DATA TO USE:

# # # #

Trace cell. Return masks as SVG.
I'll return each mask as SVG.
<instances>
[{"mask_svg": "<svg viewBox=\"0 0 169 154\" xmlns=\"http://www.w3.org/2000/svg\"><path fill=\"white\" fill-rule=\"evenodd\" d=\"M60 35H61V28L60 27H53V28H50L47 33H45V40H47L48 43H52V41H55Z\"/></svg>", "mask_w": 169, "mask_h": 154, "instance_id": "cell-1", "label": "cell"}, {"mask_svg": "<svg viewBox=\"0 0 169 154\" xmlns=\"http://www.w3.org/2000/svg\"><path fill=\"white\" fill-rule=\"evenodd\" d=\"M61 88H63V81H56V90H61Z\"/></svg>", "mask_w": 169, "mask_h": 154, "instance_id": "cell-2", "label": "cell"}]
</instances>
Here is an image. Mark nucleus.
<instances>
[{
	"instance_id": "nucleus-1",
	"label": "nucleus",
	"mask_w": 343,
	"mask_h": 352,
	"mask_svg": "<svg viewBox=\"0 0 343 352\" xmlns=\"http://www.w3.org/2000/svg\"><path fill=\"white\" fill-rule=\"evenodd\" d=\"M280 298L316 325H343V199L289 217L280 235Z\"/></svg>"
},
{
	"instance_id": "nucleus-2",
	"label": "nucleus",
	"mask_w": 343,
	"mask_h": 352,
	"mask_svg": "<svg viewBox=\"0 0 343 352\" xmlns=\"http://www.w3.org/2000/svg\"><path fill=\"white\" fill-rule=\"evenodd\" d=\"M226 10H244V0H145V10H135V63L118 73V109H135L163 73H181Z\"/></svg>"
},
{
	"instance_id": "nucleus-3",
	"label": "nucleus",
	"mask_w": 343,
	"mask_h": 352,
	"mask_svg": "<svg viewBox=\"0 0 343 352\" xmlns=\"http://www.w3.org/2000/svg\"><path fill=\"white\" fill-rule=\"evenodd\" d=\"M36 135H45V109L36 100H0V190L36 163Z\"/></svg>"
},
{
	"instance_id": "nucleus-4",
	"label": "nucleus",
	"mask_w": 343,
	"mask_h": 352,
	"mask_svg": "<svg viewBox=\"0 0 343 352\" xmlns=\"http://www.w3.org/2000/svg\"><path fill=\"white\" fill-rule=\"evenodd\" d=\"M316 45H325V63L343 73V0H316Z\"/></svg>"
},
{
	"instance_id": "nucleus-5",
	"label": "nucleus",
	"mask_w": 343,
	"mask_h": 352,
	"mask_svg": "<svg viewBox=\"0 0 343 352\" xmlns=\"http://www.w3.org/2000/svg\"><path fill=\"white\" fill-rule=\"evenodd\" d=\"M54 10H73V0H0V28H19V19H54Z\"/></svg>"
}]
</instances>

# # # #

Could you copy out all of the rows above, line for line, with every character unchanged?

RESULT OF THE TASK:
Trace cell. Return masks as SVG.
I'll return each mask as SVG.
<instances>
[{"mask_svg": "<svg viewBox=\"0 0 169 154\" xmlns=\"http://www.w3.org/2000/svg\"><path fill=\"white\" fill-rule=\"evenodd\" d=\"M60 35H61V28L60 27H53V28H50L47 33H45V40H47L48 43H52V41H55Z\"/></svg>", "mask_w": 169, "mask_h": 154, "instance_id": "cell-1", "label": "cell"}, {"mask_svg": "<svg viewBox=\"0 0 169 154\" xmlns=\"http://www.w3.org/2000/svg\"><path fill=\"white\" fill-rule=\"evenodd\" d=\"M61 88H63V81H56V90H61Z\"/></svg>", "mask_w": 169, "mask_h": 154, "instance_id": "cell-2", "label": "cell"}]
</instances>
Here is an image. Mark nucleus.
<instances>
[{
	"instance_id": "nucleus-1",
	"label": "nucleus",
	"mask_w": 343,
	"mask_h": 352,
	"mask_svg": "<svg viewBox=\"0 0 343 352\" xmlns=\"http://www.w3.org/2000/svg\"><path fill=\"white\" fill-rule=\"evenodd\" d=\"M280 298L316 325H343V199L289 217L280 235Z\"/></svg>"
},
{
	"instance_id": "nucleus-2",
	"label": "nucleus",
	"mask_w": 343,
	"mask_h": 352,
	"mask_svg": "<svg viewBox=\"0 0 343 352\" xmlns=\"http://www.w3.org/2000/svg\"><path fill=\"white\" fill-rule=\"evenodd\" d=\"M226 10H244V0H145V10H135V63L118 73V109H135L163 73H181Z\"/></svg>"
},
{
	"instance_id": "nucleus-3",
	"label": "nucleus",
	"mask_w": 343,
	"mask_h": 352,
	"mask_svg": "<svg viewBox=\"0 0 343 352\" xmlns=\"http://www.w3.org/2000/svg\"><path fill=\"white\" fill-rule=\"evenodd\" d=\"M36 135H45V109L36 100H0V190L36 163Z\"/></svg>"
},
{
	"instance_id": "nucleus-4",
	"label": "nucleus",
	"mask_w": 343,
	"mask_h": 352,
	"mask_svg": "<svg viewBox=\"0 0 343 352\" xmlns=\"http://www.w3.org/2000/svg\"><path fill=\"white\" fill-rule=\"evenodd\" d=\"M316 45H325V63L343 73V0H316Z\"/></svg>"
},
{
	"instance_id": "nucleus-5",
	"label": "nucleus",
	"mask_w": 343,
	"mask_h": 352,
	"mask_svg": "<svg viewBox=\"0 0 343 352\" xmlns=\"http://www.w3.org/2000/svg\"><path fill=\"white\" fill-rule=\"evenodd\" d=\"M54 10H73V0H0V28H19V19H54Z\"/></svg>"
}]
</instances>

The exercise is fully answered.